Kitkat hardly slept a wink that afternoon she faced the press at ABS-CBN. But it hardly showed in her fresh-as-a-daisy face.
“I haven’t slept for 36 hours,” she declares. “I‘ve been driving myself to work — taping for Iisa Pa Lamang and shooting My Only U (where she plays tenant in Vhong Navarro’s apartment).”
Told that she has yet to show signs of fatigue, Kitkat points to her face, “Oh, but it shows in my open pores!”
The fatigue is a non-issue for this newly-minted Star Magic talent. In fact, Kitkat hopes the downpour of assignments will never stop.
She needs it for the family. Kitkat the breadwinner is sending a younger sister to school at the FEU College of Architecture. Her Lola Puring is also relying heavily on her.
So Kitkat is glad she’s got work — lots and lots of it. It makes the sleepless nights and the open pores worth it.
She’s one of the judges of DZMM’s LOL (Laugh Out Loud), which airs Sundays, 1 p.m. on Teleradyo. She cracks jokes and banters with fellow comedians in Punchline, Laffline and Metrobar.
Four years after she started out in showbiz via a stint in Punchline, Kitkat starred in a string of movies: Zsa Zsa Zaturnnah, My Kuya’s Wedding and Supah-Papalicious.
The former band member who used to be Willie Revillame’s back-up singer has also appeared on ABS-CBN’s Calla Lily and Pedro Penduko.

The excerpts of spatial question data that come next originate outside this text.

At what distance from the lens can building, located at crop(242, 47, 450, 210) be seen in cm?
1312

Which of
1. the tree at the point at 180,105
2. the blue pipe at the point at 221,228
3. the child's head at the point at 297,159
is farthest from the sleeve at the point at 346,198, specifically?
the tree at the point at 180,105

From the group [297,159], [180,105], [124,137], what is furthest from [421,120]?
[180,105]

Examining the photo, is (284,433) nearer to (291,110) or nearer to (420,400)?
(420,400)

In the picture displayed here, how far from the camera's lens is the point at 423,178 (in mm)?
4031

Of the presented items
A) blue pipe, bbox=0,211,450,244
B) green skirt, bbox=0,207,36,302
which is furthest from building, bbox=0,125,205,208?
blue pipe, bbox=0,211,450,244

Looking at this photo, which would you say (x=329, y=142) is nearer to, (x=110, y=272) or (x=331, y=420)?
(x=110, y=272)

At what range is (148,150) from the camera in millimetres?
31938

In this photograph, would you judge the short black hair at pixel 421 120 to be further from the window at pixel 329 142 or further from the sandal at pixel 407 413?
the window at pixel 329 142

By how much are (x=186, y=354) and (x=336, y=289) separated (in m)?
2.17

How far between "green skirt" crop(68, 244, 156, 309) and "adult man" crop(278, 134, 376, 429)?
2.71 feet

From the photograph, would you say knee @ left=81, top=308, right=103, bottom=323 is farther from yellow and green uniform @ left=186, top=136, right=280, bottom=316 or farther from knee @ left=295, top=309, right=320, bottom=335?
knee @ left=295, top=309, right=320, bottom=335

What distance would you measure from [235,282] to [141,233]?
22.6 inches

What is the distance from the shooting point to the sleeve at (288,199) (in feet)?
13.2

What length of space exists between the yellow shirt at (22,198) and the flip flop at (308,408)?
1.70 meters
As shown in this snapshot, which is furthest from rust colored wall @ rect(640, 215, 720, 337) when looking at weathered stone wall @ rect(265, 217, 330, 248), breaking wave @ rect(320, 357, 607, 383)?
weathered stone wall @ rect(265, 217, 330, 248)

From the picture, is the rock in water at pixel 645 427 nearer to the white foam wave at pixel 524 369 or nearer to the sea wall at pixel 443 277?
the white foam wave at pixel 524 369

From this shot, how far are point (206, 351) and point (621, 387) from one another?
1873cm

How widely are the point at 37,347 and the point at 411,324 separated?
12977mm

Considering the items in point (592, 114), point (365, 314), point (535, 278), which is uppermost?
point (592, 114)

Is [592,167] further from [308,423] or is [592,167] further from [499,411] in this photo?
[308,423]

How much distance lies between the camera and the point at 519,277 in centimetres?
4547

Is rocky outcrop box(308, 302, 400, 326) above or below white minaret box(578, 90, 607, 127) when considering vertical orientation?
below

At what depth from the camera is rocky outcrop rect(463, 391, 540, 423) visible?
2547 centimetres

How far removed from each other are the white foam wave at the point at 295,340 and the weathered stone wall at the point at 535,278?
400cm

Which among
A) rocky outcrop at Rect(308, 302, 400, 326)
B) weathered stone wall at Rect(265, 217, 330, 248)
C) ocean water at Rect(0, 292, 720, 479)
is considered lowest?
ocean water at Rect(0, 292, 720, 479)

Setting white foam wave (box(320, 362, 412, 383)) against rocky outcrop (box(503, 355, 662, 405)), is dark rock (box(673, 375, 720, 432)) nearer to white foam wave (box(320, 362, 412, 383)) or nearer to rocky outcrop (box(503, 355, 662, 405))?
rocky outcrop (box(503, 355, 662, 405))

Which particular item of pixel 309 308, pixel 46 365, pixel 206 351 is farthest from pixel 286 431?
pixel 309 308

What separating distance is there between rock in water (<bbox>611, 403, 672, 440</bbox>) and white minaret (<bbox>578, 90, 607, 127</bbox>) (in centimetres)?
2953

Friends in showbiz have not been hard to find. Kitkat proved this when she marked her 24th birthday recently at Punchline.
Kitkat and Iisa Pa Lamang co-star Claudine have become so close they can do anything together at the spur of the moment.
“One time,” recalls Kitkat, “Claudine called out of the blue and asked me to go with her for a body scrub.”
Unlike Claudine though, Kitkat has yet to make her mark in drama. She tried, by shedding a tear in a scene on Iisa Pa Lamang.
“I can‘t forget that scene,” she recalls her baptism of fire. “I had to shed the tears just right. My director won‘t have it any other way.“
But Kitkat agrees what she‘s done so far is not enough. She wants more, more, more!
You don‘t switch from comedy to drama the way you turn the computer on or off. You need patience. You need to wait. And that’s what Kitkat is doing now.
Still, she has come a long way since she auditioned for Ang TV as a starry-eyed child and failed to make the grade. But she sure is making up for lost time. Perhaps she had to gain more experience, more skills. Now, the grown-up Kitkat is more than making up for what she failed to do as a kiddie showbiz wannabe.
And, with the right projects, the right directors, she might just spring a surprise on us and show us what she can do by shedding a tear or two. On that day, Kitkat will finally tell the world, head held high, chin up: “See what I mean? I had it in me all along!”
And she will again laugh out loud, the way she‘s doing now, in venues here and there, for people near and far.